- [POLECENIA]
[1] Wyjaśnij na podstawie tekstu o wzgórzu Cerro Ancón, dlaczego krótkie wejście niestromą asfaltową drogą w cieniu drzew okazało się tak męczące.
[2] Poprowadź dalej tekst o wzgórzu Cerro Ancón od miejsca, w którym się kończy.

Advertisement

Main Ad

W panamskim skansenie

Jest środowe przedpołudnie, gdzieś koło godziny 11, gdy dojeżdżamy na parking u stóp Cerro Ancón. W planach mamy wejście na szczyt tego niewielkiego, bo liczącego sobie zaledwie 199 m n.p.m., wzgórza. Mimo że nie powinno nam to zabrać za wiele czasu, przygotowujemy się jak na wojnę ;). Wygodne buty. Zapas wody. I oczywiście krem do opalania ;).

Przecież to tylko niewielkie wzniesienie, można by pomyśleć. Dodatkowo idzie się wcale nie stromą asfaltówką i prawie cały czas w cieniu, bo drzewa tworzą baldachim. Warunki wręcz idealne na letni spacer... Ale drzewa, choć nie przepuszczają palącego słońca, chronią też przed wiatrem i uniemożliwiają jakikolwiek ruch powietrza. Przy ponad 30 stopniach w cieniu to ciężkie, gorące powietrze sprawia, że męczę się jakbym wspinała się na nie wiadomo jak wysoką górę, a po plecach i twarzy pot mi spływa strumieniami. Wejście na górę zajmuje nam może z 15 minut, a na szczycie ledwo mogę złapać oddech. Jakaś część mnie cieszy się,że jednak wypad na wulkan nie wypalił - podobno tam przez dżunglę się wspina bez żadnych dróg asfaltowych i nie przez 15 minut, a przez parę godzin. Szczerze, to chyba wolę słońce i wiatr, niż ten zaduch pomiędzy drzewami...
Na szczycie wypijam naraz pół butelki wody, ale nie robię sobie przerwy na odpoczynek. Wzgórze Ancón to chyba najpopularniejszy punkt widokowy w Panama City, więc co rusz wychodzę na różne wzniesienia, by lepiej przyjrzeć się miastu. Właściwie widać stąd wszystko - Kanał i stojące w kolejce do niego statki, mosty Stulecia i Ameryk, nowoczesne centrum miasta, Causeway, Zatokę Panamską... Na dodatek na Cerro Ancón jesteśmy prawie same, spotykamy tam niewiele osób, co pozwala na spokojnie nacieszyć się widokiem :)

- [FRAGMENT ŹRÓDŁOWY]
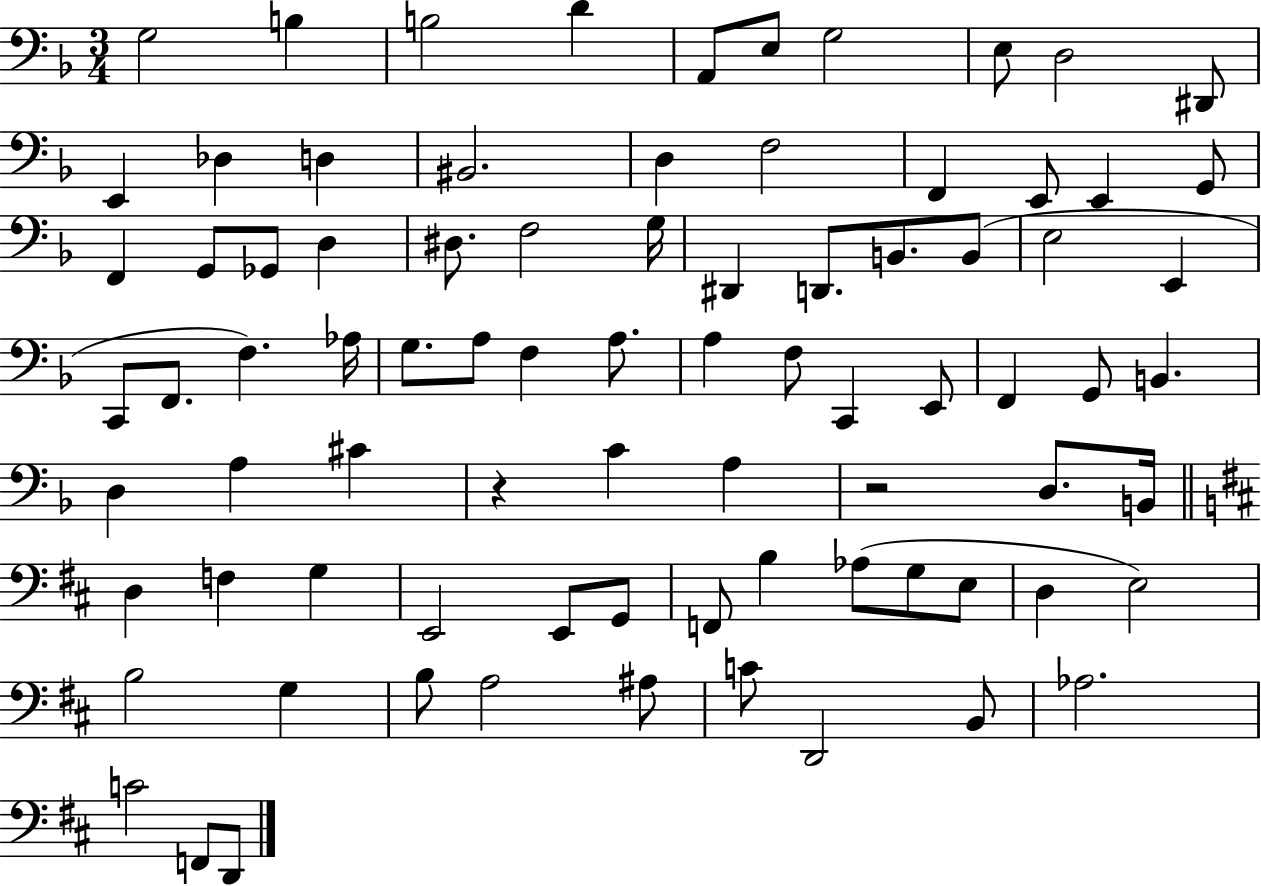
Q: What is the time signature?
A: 3/4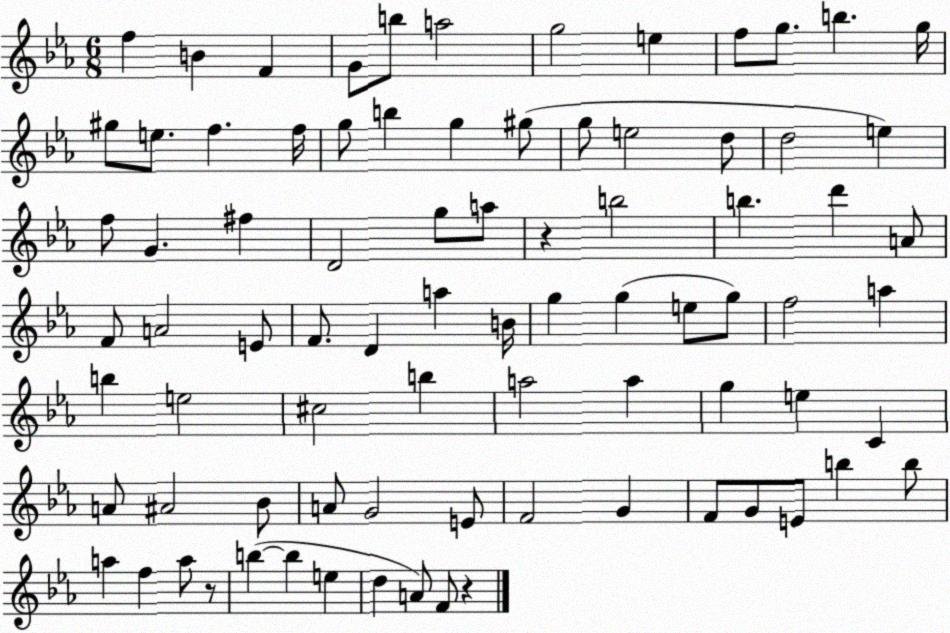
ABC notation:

- [ODPOWIEDZI]
[1] Drzewa osłaniały przed palącym słońcem, ale jednocześnie zatrzymywały wiatr i nie dopuszczały do żadnego ruchu powietrza. Przy ponad 30 stopniach w cieniu to ciężkie, gorące powietrze sprawiało, że nawet około 15-minutowe podejście męczyło jak wspinaczka na bardzo wysoką górę.

[2]
Nawet patrząc na wzgórze z oddali, bez problemu zobaczymy jego najbardziej charakterystyczny punkt. To ogromna (10x15 m) flaga Panamy, będąca symbolem niezależności kraju. Wywieszono ją na szczycie Cerro Ancón jesienią 1977, po podpisaniu traktatu Torrijos–Carter. Traktat ten miał ogromne znaczenie dla mieszkańców Panamy, bo w oparciu o niego przekazano krajowi z powrotem tereny wokół Kanału, będące dotąd pod opieką Stanów Zjednoczonych. Oczywiście, USA Kanału tak łatwo nie oddały i Panama uzyskała pełną kontrolę nad nim dopiero w 1999 roku, co zostało zagwarantowane właśnie we wspomnianym traktacie.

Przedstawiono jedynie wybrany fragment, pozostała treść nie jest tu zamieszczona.